16.10 - Join Indexes - Teradata Database

Teradata Database SQL Request and Transaction Processing

prodname
Teradata Database
vrm_release
16.10
created_date
June 2017
category
Programming Reference
User Guide
featnum
B035-1142-161K

The following sections demonstrate the performance optimization achieved on table selects, deletes, inserts, and updates resulting from the use of join indexes.

For additional information about join indexes, see Database Design and SQL Data Definition Language Detailed Topics.

A Simple Join Query

The following is an example of a simple join query:

     EXPLAIN
     SELECT o_orderdate, o_custkey, 1_partkey, 1_quantity,
            1_extendedprice
     FROM lineitem, ordertbl
     WHERE 1_orderkey=o_orderkey;
   Explanation
   ----------------------------------------------------------------
   1) First, we lock a distinct df2.”pseudo table” for read on a
      RowHash to prevent global deadlock for df2.OrderJoinLine.
   2) Next, we lock df2.OrderJoinLine for read.
   3) We do an all-AMPs RETRIEVE step from join index table
      df2.OrderJoinLine by way of an all-rows scan with a condition
      of (“NOT(df2.OrderJoinLine.o_orderdate IS NULL)”) into Spool 1,
      which is built locally on the AMPs. The input table will not be
      cached in memory, but it is eligible for synchronized scanning.

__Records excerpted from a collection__
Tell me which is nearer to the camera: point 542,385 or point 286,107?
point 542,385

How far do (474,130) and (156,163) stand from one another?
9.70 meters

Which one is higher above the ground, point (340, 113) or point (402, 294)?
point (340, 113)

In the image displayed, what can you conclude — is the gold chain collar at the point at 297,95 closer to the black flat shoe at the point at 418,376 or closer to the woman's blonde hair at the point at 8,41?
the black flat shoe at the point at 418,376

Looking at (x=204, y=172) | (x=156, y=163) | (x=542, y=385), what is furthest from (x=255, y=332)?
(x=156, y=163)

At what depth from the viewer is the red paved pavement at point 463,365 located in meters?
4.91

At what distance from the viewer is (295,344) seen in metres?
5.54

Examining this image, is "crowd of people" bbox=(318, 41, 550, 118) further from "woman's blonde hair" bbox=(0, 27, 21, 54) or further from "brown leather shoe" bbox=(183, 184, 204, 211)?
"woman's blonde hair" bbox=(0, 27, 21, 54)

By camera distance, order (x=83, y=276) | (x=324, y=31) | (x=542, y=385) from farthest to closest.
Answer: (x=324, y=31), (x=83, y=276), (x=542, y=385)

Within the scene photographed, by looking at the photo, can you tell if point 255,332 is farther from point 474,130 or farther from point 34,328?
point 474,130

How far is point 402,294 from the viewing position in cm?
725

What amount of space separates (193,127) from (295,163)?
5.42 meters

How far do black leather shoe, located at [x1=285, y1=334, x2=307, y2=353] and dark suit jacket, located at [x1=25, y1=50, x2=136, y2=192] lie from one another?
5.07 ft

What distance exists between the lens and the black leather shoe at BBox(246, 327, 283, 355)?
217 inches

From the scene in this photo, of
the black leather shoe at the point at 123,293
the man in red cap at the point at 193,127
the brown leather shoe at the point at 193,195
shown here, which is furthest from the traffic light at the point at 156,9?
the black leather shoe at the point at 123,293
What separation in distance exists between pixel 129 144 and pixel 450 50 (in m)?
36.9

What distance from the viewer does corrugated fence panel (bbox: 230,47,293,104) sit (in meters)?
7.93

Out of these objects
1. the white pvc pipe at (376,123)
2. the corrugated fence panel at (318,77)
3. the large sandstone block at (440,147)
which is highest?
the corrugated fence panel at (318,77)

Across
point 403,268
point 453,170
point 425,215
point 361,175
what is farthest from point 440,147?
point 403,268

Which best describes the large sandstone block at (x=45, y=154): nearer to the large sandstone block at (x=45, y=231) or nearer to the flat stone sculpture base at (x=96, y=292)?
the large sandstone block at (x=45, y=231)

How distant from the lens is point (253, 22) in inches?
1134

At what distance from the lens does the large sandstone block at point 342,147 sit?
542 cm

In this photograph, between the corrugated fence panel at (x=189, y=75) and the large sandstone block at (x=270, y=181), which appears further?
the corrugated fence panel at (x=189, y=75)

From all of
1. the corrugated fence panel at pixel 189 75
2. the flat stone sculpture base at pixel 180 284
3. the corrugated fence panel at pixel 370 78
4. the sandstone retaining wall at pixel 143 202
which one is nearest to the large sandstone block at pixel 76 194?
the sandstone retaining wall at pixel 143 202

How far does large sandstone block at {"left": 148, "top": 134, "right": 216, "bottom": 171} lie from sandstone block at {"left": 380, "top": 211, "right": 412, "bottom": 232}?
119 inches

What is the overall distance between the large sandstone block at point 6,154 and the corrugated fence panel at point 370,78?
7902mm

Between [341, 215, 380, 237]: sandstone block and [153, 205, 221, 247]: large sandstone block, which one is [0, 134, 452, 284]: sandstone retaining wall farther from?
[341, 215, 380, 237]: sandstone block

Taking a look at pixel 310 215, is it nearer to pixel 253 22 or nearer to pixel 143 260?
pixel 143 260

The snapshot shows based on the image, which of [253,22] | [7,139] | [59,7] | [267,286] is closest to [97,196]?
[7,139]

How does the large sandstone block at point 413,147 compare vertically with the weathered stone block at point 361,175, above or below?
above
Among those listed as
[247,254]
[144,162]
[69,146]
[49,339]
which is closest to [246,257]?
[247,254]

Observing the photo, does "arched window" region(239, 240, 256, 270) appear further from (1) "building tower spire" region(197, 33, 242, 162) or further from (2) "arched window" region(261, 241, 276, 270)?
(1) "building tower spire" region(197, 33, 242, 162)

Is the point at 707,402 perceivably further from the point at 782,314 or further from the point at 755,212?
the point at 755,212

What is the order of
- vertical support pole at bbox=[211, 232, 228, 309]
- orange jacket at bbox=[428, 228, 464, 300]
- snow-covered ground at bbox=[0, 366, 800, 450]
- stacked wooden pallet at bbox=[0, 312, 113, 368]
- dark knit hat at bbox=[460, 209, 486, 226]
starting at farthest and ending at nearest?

__THE EXERCISE__
Continue the Teradata join index page above, starting right after its final sentence.

__TASK ANSWER__
      The result spool file will not be cached in memory. The size of
      Spool 1 is estimated to be 1,000,000 rows. The estimated time for
      this step is 4 minutes and 27 seconds.
   4) Finally, we send out an END TRANSACTION step to all AMPs involved
      in processing the request.

A Search on a Join Index

The following is an example of a search condition on the join index:

     EXPLAIN
     SELECT o_orderdate, o_custkey, 1_partkey, 1_quantity,
            1_extendedprice
     FROM lineitem, ordertbl
     WHERE 1_orderkey=o_orderkey
     AND   o_orderdate>‘1997-11-01’;
   Explanation
   ----------------------------------------------------
   1) First, we lock a distinct df2.”pseudo table” for read on a
      RowHash to prevent global deadlock for df2.OrderJoinLine.
   2) Next, we lock df2.OrderJoinLine for read.
   3) We do an all-AMPs RETRIEVE step from join index table
      df2.OrderJoinLine with a range constraint of
      (“df2.OrderJoinLine.Field_1026>971101” with a residual
      condition of (“(df2.OrderJoinLine.Field_1026>971101) AND (NOT
      (df2.OrderJoinLine.o_orderdate IS NULL))”), and the grouping
      identifier in Field 1. Aggregate Intermediate Results are
      computed globally, then placed in Spool 3. The input table will
      not be cached in memory, but it is eligible for synchronized
      scanning.
   4) We do an all-AMPs RETRIEVE step from Spool 3 (Last Use) by way of
      an all-rows scan into Spool 1, which is built locally on the
      AMPs. The size of Spool 1 is estimated to be 10 rows. The 
      estimated time for this step is 0.32 seconds.
   5) Finally, we send out an END TRANSACTION to all AMPs involved
      in processing the request.

Aggregation on a Join Index

The following is an example of an aggregation on a join index.

     EXPLAIN
     SELECT 1_partkey, AVG(1_quantity), AVG(1_extendedprice)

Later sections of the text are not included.